TEXTO FORNECIDO:
A orientação não é um fator determinante no abuso de crianças. Se fosse, teríamos que investigar a orientação heterossexual como causa, porque grande parte dos abusos são perpetrados por homens heterossexuais contra meninos e meninas. Então, tomem esse caminho se quiserem, mas estejam preparados para perder qualquer pingo de credibilidade que ainda possa existir.
Acabou.
Vocês buscaram refúgio em uma cultura que há muito tempo os protege das consequências dos seus piores instintos. As fronteiras que antes mantinham a cultura de vocês a salvo do exame tornaram-se tão irrelevantes hoje quanto os fossos e os muros dos séculos anteriores. Não há mais onde se esconder. Vocês se embeberam dos excessos do poder, da autoridade e do privilégio que se acumularam ao longo dos séculos e, assim como o viciado que chega ao fundo do poço, uma decisão fundamental para a recuperação é essencial para a sobrevivência de vocês.
Acabou.

PEDIDO FEITO: Poderia transcrever, do texto fornecido, o trecho que começa em "A orientação não" e segue até "ainda possa existir."? As linhas não têm nenhuma relação com o texto fornecido.

DADOS EXIBIDOS:

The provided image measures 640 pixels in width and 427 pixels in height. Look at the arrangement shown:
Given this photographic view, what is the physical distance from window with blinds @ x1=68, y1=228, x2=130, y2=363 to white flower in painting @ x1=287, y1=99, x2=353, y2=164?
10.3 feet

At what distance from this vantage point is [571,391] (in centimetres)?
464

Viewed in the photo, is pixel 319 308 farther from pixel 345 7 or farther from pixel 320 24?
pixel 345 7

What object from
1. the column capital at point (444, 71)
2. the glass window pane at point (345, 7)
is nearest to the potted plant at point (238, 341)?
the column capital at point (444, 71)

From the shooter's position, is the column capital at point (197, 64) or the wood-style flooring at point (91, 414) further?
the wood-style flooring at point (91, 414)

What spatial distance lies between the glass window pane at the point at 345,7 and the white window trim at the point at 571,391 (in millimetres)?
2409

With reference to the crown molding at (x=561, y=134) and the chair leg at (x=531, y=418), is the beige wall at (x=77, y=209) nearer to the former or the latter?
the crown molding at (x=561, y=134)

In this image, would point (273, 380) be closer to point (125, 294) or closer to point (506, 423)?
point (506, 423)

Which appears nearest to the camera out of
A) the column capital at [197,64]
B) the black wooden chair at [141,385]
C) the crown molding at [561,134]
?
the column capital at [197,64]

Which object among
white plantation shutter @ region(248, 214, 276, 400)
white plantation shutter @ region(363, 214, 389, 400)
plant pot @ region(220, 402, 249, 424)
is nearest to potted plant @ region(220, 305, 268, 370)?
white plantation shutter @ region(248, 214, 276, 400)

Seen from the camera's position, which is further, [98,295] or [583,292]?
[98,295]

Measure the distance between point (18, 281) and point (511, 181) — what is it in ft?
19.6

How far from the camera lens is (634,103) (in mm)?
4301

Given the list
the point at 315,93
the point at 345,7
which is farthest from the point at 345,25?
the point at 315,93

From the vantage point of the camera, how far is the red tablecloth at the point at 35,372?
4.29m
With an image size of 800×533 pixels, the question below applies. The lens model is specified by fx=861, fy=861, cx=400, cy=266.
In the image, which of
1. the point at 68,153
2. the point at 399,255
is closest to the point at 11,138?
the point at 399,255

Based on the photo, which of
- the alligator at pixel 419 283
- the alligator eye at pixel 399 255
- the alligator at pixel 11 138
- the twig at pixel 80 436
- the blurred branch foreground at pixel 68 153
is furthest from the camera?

RESPOSTA FINAL:
A orientação não é um fator determinante no abuso de crianças. Se fosse, teríamos que investigar a orientação heterossexual como causa, porque grande parte dos abusos são perpetrados por homens heterossexuais contra meninos e meninas. Então, tomem esse caminho se quiserem, mas estejam preparados para perder qualquer pingo de credibilidade que ainda possa existir.